Stored data entries:
___

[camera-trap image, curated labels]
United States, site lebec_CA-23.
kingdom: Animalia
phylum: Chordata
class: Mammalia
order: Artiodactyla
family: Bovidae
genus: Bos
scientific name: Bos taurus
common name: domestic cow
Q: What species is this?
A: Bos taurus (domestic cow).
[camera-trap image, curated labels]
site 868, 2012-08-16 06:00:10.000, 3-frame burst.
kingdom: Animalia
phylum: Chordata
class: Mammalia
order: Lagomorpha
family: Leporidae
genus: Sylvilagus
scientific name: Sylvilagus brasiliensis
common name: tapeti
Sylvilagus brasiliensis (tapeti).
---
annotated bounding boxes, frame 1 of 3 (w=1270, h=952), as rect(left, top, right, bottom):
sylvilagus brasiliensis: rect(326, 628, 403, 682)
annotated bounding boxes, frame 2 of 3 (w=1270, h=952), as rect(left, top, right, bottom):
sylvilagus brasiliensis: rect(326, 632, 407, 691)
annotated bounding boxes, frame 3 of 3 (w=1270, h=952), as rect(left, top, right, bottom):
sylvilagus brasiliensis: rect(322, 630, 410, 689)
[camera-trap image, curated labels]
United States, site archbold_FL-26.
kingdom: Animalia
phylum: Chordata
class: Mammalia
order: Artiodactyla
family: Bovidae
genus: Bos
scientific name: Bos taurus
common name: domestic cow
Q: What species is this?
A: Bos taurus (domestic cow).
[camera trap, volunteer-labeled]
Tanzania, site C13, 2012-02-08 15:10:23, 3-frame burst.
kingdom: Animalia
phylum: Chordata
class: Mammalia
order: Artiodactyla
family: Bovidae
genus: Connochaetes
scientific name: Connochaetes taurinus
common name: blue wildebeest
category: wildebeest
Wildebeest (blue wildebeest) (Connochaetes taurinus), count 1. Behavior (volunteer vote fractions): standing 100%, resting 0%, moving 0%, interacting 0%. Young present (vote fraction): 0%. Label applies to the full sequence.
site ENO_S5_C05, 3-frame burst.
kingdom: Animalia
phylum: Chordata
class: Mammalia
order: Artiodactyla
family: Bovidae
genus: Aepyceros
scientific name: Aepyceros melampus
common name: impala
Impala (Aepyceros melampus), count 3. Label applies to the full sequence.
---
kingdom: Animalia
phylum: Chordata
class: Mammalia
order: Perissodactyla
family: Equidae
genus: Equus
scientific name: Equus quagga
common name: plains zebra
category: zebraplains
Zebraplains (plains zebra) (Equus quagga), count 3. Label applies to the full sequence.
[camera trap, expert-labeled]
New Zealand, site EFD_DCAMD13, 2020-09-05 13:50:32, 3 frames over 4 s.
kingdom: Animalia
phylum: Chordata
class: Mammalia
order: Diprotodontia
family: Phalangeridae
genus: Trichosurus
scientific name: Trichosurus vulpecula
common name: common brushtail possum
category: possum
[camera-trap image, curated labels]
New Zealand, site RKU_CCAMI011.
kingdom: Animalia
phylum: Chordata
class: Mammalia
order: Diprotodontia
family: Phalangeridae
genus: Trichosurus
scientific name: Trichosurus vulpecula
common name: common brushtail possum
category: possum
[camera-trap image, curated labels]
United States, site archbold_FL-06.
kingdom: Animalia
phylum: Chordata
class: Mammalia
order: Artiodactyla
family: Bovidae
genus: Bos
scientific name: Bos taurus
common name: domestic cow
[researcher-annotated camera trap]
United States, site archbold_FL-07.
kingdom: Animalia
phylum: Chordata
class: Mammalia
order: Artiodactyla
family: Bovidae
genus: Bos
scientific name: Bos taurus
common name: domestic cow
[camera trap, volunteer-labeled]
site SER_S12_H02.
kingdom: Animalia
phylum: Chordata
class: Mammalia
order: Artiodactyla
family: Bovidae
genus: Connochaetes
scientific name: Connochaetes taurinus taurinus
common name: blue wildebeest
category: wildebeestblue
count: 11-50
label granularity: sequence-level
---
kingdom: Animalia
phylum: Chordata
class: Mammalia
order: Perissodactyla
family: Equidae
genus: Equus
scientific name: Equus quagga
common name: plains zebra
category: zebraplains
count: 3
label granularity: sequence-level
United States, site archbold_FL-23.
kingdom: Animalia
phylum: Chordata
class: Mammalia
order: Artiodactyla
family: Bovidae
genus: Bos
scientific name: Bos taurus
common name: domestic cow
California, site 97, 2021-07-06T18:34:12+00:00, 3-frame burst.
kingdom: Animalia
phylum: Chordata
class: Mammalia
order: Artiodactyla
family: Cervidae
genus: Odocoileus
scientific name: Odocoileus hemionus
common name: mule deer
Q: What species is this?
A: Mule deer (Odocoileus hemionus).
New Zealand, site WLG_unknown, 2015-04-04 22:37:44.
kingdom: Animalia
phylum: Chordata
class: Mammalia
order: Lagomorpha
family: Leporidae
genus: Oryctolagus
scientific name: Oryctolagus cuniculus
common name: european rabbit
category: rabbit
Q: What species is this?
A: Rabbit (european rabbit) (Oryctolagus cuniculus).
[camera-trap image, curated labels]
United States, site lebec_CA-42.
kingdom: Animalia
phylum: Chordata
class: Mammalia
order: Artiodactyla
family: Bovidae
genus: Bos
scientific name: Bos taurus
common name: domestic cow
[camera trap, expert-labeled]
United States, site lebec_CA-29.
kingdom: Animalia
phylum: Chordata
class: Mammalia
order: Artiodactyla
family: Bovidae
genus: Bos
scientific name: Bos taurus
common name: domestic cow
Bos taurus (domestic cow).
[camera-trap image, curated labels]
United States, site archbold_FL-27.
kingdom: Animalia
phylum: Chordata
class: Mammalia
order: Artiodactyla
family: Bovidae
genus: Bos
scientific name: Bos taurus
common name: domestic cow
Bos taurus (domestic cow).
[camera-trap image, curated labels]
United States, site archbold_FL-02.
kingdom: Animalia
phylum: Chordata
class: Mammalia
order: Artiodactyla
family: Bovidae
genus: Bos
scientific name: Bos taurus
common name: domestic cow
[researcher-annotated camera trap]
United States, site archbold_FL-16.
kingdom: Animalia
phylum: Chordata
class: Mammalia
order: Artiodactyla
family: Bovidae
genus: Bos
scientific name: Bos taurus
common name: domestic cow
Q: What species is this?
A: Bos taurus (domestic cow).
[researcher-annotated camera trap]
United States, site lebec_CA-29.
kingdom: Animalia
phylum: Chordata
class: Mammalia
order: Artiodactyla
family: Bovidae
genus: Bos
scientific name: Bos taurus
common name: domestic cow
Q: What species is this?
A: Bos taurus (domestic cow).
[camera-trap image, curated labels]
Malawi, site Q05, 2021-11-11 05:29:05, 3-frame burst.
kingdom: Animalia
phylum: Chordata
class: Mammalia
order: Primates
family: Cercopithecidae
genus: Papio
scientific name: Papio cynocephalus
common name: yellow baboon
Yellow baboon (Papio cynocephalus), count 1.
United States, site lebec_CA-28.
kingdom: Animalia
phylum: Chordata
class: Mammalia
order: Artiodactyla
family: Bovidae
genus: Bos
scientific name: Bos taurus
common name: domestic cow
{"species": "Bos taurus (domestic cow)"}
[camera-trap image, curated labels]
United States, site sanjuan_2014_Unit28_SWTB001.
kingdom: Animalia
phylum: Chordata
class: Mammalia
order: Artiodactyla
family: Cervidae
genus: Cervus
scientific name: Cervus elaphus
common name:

___

WHAT THE TASK REQUIRES:
Write every record above out again exactly as it stands.

RESPONSE AREA:
[camera-trap image, curated labels]
United States, site lebec_CA-23.
kingdom: Animalia
phylum: Chordata
class: Mammalia
order: Artiodactyla
family: Bovidae
genus: Bos
scientific name: Bos taurus
common name: domestic cow
Q: What species is this?
A: Bos taurus (domestic cow).
[camera-trap image, curated labels]
site 868, 2012-08-16 06:00:10.000, 3-frame burst.
kingdom: Animalia
phylum: Chordata
class: Mammalia
order: Lagomorpha
family: Leporidae
genus: Sylvilagus
scientific name: Sylvilagus brasiliensis
common name: tapeti
Sylvilagus brasiliensis (tapeti).
---
annotated bounding boxes, frame 1 of 3 (w=1270, h=952), as rect(left, top, right, bottom):
sylvilagus brasiliensis: rect(326, 628, 403, 682)
annotated bounding boxes, frame 2 of 3 (w=1270, h=952), as rect(left, top, right, bottom):
sylvilagus brasiliensis: rect(326, 632, 407, 691)
annotated bounding boxes, frame 3 of 3 (w=1270, h=952), as rect(left, top, right, bottom):
sylvilagus brasiliensis: rect(322, 630, 410, 689)
[camera-trap image, curated labels]
United States, site archbold_FL-26.
kingdom: Animalia
phylum: Chordata
class: Mammalia
order: Artiodactyla
family: Bovidae
genus: Bos
scientific name: Bos taurus
common name: domestic cow
Q: What species is this?
A: Bos taurus (domestic cow).
[camera trap, volunteer-labeled]
Tanzania, site C13, 2012-02-08 15:10:23, 3-frame burst.
kingdom: Animalia
phylum: Chordata
class: Mammalia
order: Artiodactyla
family: Bovidae
genus: Connochaetes
scientific name: Connochaetes taurinus
common name: blue wildebeest
category: wildebeest
Wildebeest (blue wildebeest) (Connochaetes taurinus), count 1. Behavior (volunteer vote fractions): standing 100%, resting 0%, moving 0%, interacting 0%. Young present (vote fraction): 0%. Label applies to the full sequence.
site ENO_S5_C05, 3-frame burst.
kingdom: Animalia
phylum: Chordata
class: Mammalia
order: Artiodactyla
family: Bovidae
genus: Aepyceros
scientific name: Aepyceros melampus
common name: impala
Impala (Aepyceros melampus), count 3. Label applies to the full sequence.
---
kingdom: Animalia
phylum: Chordata
class: Mammalia
order: Perissodactyla
family: Equidae
genus: Equus
scientific name: Equus quagga
common name: plains zebra
category: zebraplains
Zebraplains (plains zebra) (Equus quagga), count 3. Label applies to the full sequence.
[camera trap, expert-labeled]
New Zealand, site EFD_DCAMD13, 2020-09-05 13:50:32, 3 frames over 4 s.
kingdom: Animalia
phylum: Chordata
class: Mammalia
order: Diprotodontia
family: Phalangeridae
genus: Trichosurus
scientific name: Trichosurus vulpecula
common name: common brushtail possum
category: possum
[camera-trap image, curated labels]
New Zealand, site RKU_CCAMI011.
kingdom: Animalia
phylum: Chordata
class: Mammalia
order: Diprotodontia
family: Phalangeridae
genus: Trichosurus
scientific name: Trichosurus vulpecula
common name: common brushtail possum
category: possum
[camera-trap image, curated labels]
United States, site archbold_FL-06.
kingdom: Animalia
phylum: Chordata
class: Mammalia
order: Artiodactyla
family: Bovidae
genus: Bos
scientific name: Bos taurus
common name: domestic cow
[researcher-annotated camera trap]
United States, site archbold_FL-07.
kingdom: Animalia
phylum: Chordata
class: Mammalia
order: Artiodactyla
family: Bovidae
genus: Bos
scientific name: Bos taurus
common name: domestic cow
[camera trap, volunteer-labeled]
site SER_S12_H02.
kingdom: Animalia
phylum: Chordata
class: Mammalia
order: Artiodactyla
family: Bovidae
genus: Connochaetes
scientific name: Connochaetes taurinus taurinus
common name: blue wildebeest
category: wildebeestblue
count: 11-50
label granularity: sequence-level
---
kingdom: Animalia
phylum: Chordata
class: Mammalia
order: Perissodactyla
family: Equidae
genus: Equus
scientific name: Equus quagga
common name: plains zebra
category: zebraplains
count: 3
label granularity: sequence-level
United States, site archbold_FL-23.
kingdom: Animalia
phylum: Chordata
class: Mammalia
order: Artiodactyla
family: Bovidae
genus: Bos
scientific name: Bos taurus
common name: domestic cow
California, site 97, 2021-07-06T18:34:12+00:00, 3-frame burst.
kingdom: Animalia
phylum: Chordata
class: Mammalia
order: Artiodactyla
family: Cervidae
genus: Odocoileus
scientific name: Odocoileus hemionus
common name: mule deer
Q: What species is this?
A: Mule deer (Odocoileus hemionus).
New Zealand, site WLG_unknown, 2015-04-04 22:37:44.
kingdom: Animalia
phylum: Chordata
class: Mammalia
order: Lagomorpha
family: Leporidae
genus: Oryctolagus
scientific name: Oryctolagus cuniculus
common name: european rabbit
category: rabbit
Q: What species is this?
A: Rabbit (european rabbit) (Oryctolagus cuniculus).
[camera-trap image, curated labels]
United States, site lebec_CA-42.
kingdom: Animalia
phylum: Chordata
class: Mammalia
order: Artiodactyla
family: Bovidae
genus: Bos
scientific name: Bos taurus
common name: domestic cow
[camera trap, expert-labeled]
United States, site lebec_CA-29.
kingdom: Animalia
phylum: Chordata
class: Mammalia
order: Artiodactyla
family: Bovidae
genus: Bos
scientific name: Bos taurus
common name: domestic cow
Bos taurus (domestic cow).
[camera-trap image, curated labels]
United States, site archbold_FL-27.
kingdom: Animalia
phylum: Chordata
class: Mammalia
order: Artiodactyla
family: Bovidae
genus: Bos
scientific name: Bos taurus
common name: domestic cow
Bos taurus (domestic cow).
[camera-trap image, curated labels]
United States, site archbold_FL-02.
kingdom: Animalia
phylum: Chordata
class: Mammalia
order: Artiodactyla
family: Bovidae
genus: Bos
scientific name: Bos taurus
common name: domestic cow
[researcher-annotated camera trap]
United States, site archbold_FL-16.
kingdom: Animalia
phylum: Chordata
class: Mammalia
order: Artiodactyla
family: Bovidae
genus: Bos
scientific name: Bos taurus
common name: domestic cow
Q: What species is this?
A: Bos taurus (domestic cow).
[researcher-annotated camera trap]
United States, site lebec_CA-29.
kingdom: Animalia
phylum: Chordata
class: Mammalia
order: Artiodactyla
family: Bovidae
genus: Bos
scientific name: Bos taurus
common name: domestic cow
Q: What species is this?
A: Bos taurus (domestic cow).
[camera-trap image, curated labels]
Malawi, site Q05, 2021-11-11 05:29:05, 3-frame burst.
kingdom: Animalia
phylum: Chordata
class: Mammalia
order: Primates
family: Cercopithecidae
genus: Papio
scientific name: Papio cynocephalus
common name: yellow baboon
Yellow baboon (Papio cynocephalus), count 1.
United States, site lebec_CA-28.
kingdom: Animalia
phylum: Chordata
class: Mammalia
order: Artiodactyla
family: Bovidae
genus: Bos
scientific name: Bos taurus
common name: domestic cow
{"species": "Bos taurus (domestic cow)"}
[camera-trap image, curated labels]
United States, site sanjuan_2014_Unit28_SWTB001.
kingdom: Animalia
phylum: Chordata
class: Mammalia
order: Artiodactyla
family: Cervidae
genus: Cervus
scientific name: Cervus elaphus
common name:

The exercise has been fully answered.